課題: 「How large is」を含む行から「0.40 metres」を含む行までを、両端の行も含めて一字一句そのまま出力せよ。

与えられたデータ:
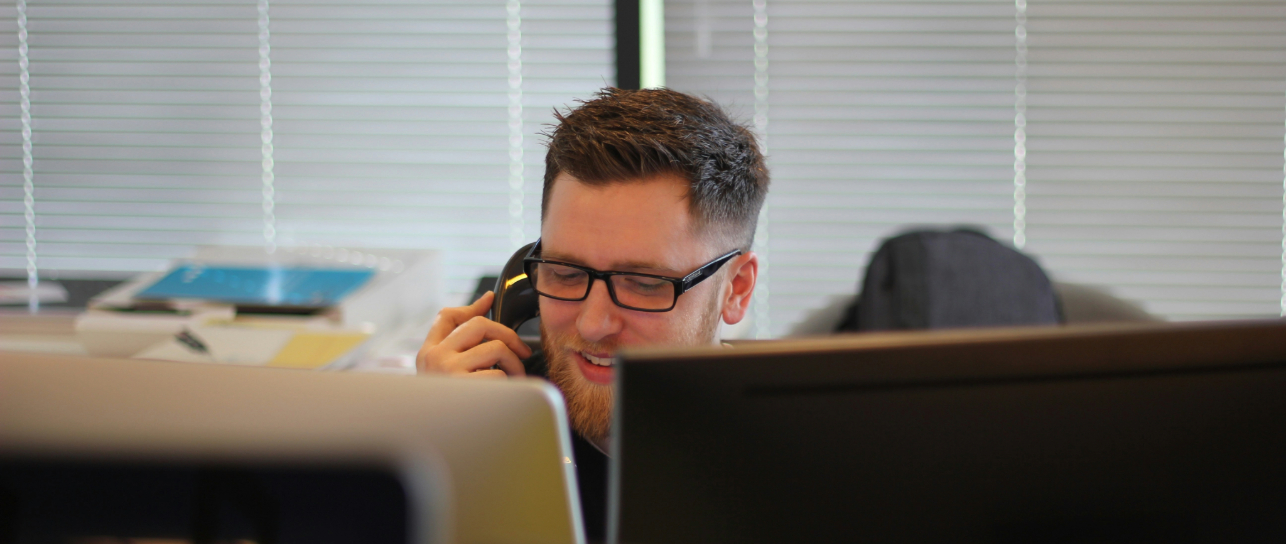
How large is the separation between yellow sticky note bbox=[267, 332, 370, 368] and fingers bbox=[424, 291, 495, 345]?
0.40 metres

==

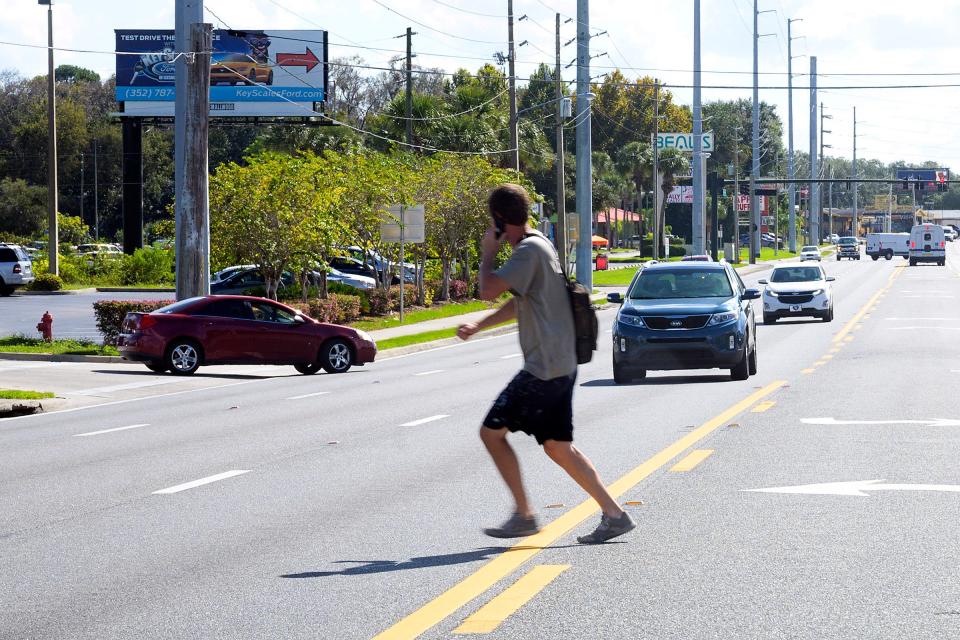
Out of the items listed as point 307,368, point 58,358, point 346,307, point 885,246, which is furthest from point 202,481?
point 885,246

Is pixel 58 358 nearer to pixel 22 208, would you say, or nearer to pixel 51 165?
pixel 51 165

解答は以下:
How large is the separation between yellow sticky note bbox=[267, 332, 370, 368] and fingers bbox=[424, 291, 495, 345]?
0.40 metres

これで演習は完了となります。